Cecil got off to a rough start despite having a relatively solid pitching line in the end. He got through the first inning unscathed but then found himself in trouble during the second.

The 26-year-old allowed the first two batters he faced to reach base. Cecil then fell behind in the count 2-1 against left fielder Andruw Jones and hung an offspeed pitch up in the zone. Jones seized the opportunity by lifting the ball into the left-field seats for his 12th homer of the season.

That gave New York an early 3-0 lead, and it looked like it could be a rough night for Cecil. But he managed to settle down and escape jams in the third and fourth before retiring the final six batters he faced to finish the night on a positive note.

"Just one [bad] pitch," said Cecil, who lowered his ERA to 6.34. "It was a pretty solid outing. I kept the ball down for the majority of the game. Any time I wanted to step on a pitch, I stepped on it. Those were pitches that I wanted up, either up where I wanted them, or up and out of the zone where it didn't hurt me. I feel really good."

Cecil allowed just the three runs on six hits while walking two and striking out five. He limited the Yankees to just 1-for-5 with runners in scoring position while throwing 68 of his 108 pitches for strikes. It was a nice recovery for Cecil, who surrendered six runs in just 4 1/3 innings during his last start against the White Sox.

One of the biggest adjustments he made in between outings was to ditch the slider. The offspeed pitch had been effective for him in the past, but this year, it has caused more problems than anything else.

Cecil struggled keeping the slider down in the zone and out of harm's way since being recalled from the Minor Leagues in June.
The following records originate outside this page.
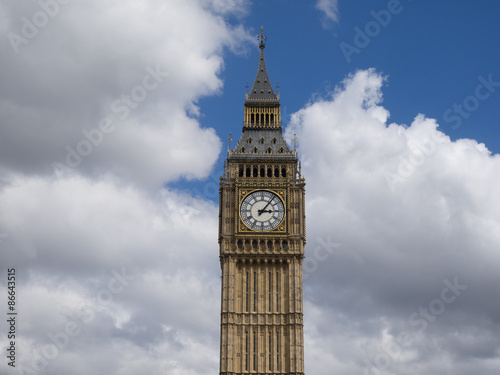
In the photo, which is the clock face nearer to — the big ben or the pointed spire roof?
the big ben

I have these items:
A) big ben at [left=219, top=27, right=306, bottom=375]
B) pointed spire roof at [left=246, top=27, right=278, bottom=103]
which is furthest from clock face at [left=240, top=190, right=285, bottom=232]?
pointed spire roof at [left=246, top=27, right=278, bottom=103]

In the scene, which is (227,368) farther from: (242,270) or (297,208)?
(297,208)

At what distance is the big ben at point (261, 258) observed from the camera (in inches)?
3674

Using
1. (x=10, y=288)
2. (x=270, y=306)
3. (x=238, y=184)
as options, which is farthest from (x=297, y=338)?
(x=10, y=288)

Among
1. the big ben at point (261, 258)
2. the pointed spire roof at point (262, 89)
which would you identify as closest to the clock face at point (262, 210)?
the big ben at point (261, 258)

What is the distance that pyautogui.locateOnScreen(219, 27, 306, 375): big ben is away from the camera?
93312 millimetres

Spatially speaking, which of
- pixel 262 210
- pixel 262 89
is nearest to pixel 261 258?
pixel 262 210

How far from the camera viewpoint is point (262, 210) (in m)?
98.3

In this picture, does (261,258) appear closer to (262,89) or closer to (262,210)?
(262,210)

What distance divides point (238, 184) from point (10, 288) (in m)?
33.7

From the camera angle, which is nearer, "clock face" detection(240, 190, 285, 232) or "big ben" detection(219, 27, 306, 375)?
"big ben" detection(219, 27, 306, 375)

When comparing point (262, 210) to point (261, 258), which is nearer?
point (261, 258)

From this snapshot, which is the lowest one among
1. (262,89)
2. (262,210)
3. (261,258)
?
(261,258)

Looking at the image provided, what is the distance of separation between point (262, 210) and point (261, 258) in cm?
592
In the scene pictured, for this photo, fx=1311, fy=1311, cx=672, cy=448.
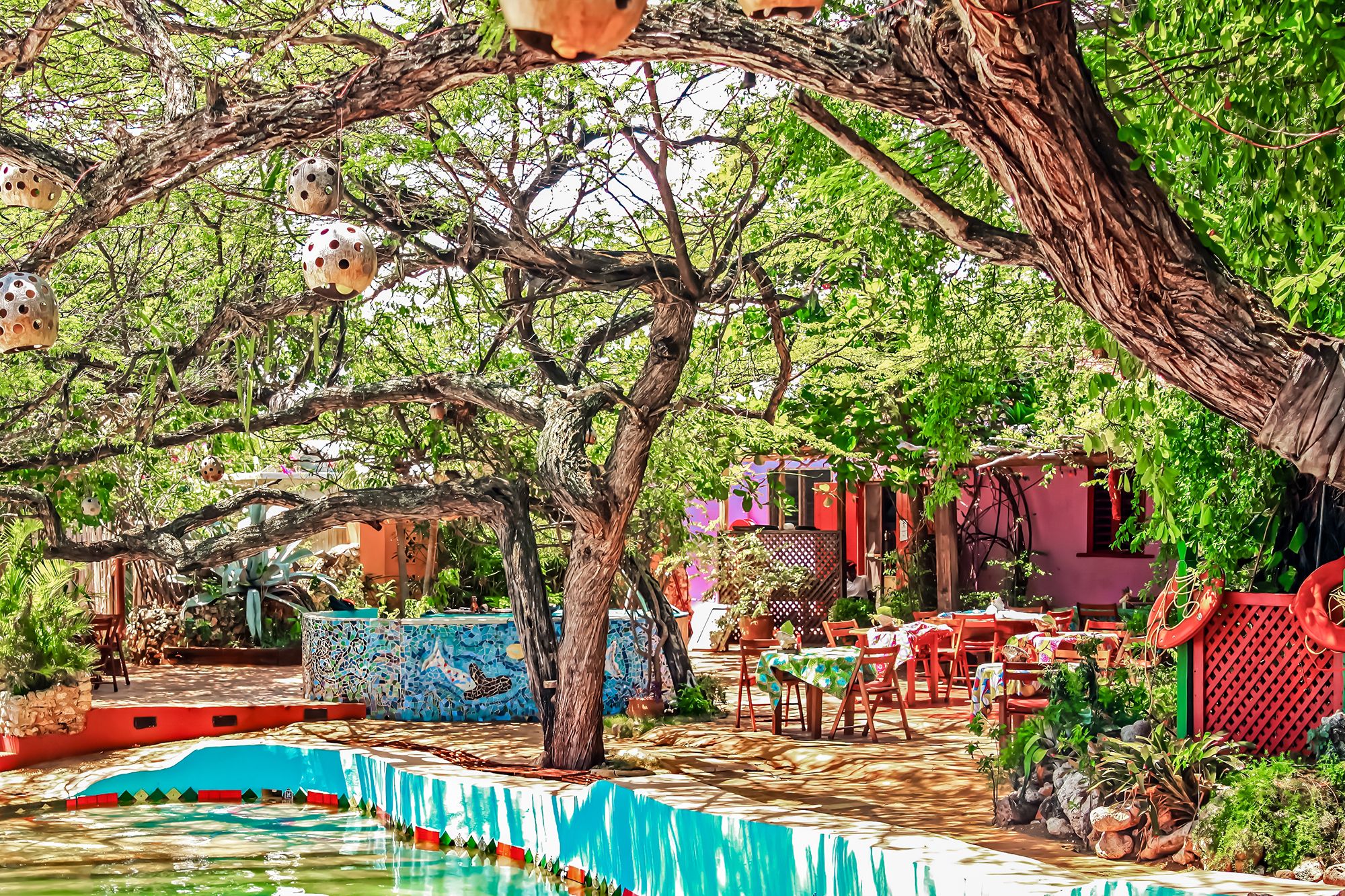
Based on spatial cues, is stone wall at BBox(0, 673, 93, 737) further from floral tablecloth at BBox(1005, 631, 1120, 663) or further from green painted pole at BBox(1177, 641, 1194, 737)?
green painted pole at BBox(1177, 641, 1194, 737)

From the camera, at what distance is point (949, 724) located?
1221cm

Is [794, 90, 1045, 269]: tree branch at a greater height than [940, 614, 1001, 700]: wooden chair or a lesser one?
greater

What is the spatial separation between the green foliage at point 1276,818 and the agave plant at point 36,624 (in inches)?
361

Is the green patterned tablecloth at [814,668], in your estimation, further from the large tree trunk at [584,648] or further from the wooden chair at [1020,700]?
the large tree trunk at [584,648]

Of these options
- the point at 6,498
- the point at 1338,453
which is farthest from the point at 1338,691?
the point at 6,498

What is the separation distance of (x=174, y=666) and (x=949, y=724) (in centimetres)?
1141

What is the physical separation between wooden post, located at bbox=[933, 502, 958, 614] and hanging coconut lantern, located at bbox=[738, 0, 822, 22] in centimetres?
1569

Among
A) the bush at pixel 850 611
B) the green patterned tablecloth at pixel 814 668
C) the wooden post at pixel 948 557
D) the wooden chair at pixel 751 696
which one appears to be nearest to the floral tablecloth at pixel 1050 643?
the green patterned tablecloth at pixel 814 668

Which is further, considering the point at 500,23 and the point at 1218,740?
the point at 1218,740

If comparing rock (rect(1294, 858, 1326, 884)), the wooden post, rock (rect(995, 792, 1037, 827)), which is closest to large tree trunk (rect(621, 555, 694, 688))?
the wooden post

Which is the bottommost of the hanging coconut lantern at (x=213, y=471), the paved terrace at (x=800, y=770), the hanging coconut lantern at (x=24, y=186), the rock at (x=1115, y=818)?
the paved terrace at (x=800, y=770)

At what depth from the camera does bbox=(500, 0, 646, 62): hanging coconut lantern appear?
1.99 m

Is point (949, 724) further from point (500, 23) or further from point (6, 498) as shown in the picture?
point (500, 23)

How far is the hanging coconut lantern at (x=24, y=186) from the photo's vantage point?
16.9 feet
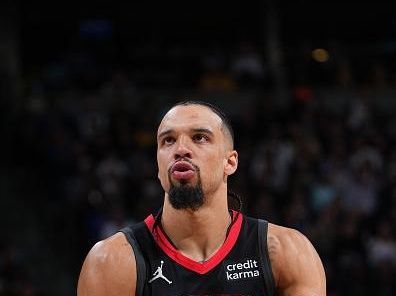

That eventually prompted him to have a conversation with catcher Jeff Mathis about at least temporarily removing it from his repertoire, which still includes a three-pitch selection.

"I just couldn't seem to get it down," Cecil said. "I have a cutter, which is essentially the same pitch -- the slider is just a little bit slower. I can see the point in having two -- [there is] a little bit more depth to the slider.

"I wasn't getting it, and I'm not going to keep fighting it during the game. ... For some reason, I couldn't get it down during the game. It's not something I want to work on during the game."

The score eventually got out of hand following Cecil's departure. Chris Stewart and Derek Jeter each doubled en route to a three-run seventh inning against rookie right-hander Sam Dyson.

Cecil's quality start was overshadowed by another dominating performance by Sabathia, who was making his first start off the disabled list. Toronto once again struggled to mount any type of offensive attack against New York's ace, who is 8-0 with a 2.49 ERA during his last nine starts vs. the Blue Jays, dating back to 2007.

Toronto was unable to capitalize on a leadoff double by Edwin Encarnacion in the second and a two-out double by Rajai Davis in the third. Those were the only two baserunners to reach scoring position in the first six frames against Sabathia.

Sabathia departed after a leadoff single in the top of the seventh inning. He finished his six-plus scoreless innings of work having surrendered just four hits and one walk while striking out six.

"I expect to pitch well," said Sabathia, who hadn't pitched since June 24 because of a left groin strain. "That's just me. Coming off not throwing in three weeks and having the All-Star break, I threw a lot of bullpens, a couple of flat-grounds and felt good. It feels good to be able to come off [the DL] and contribute to a win."

With the loss, the Blue Jays dropped below .500 (45-46) for the fourth time this season. Toronto has now lost three of its past five games and will attempt to avoid going two games below .500 for the first time this season when the three-game series comes to an end on Wednesday afternoon.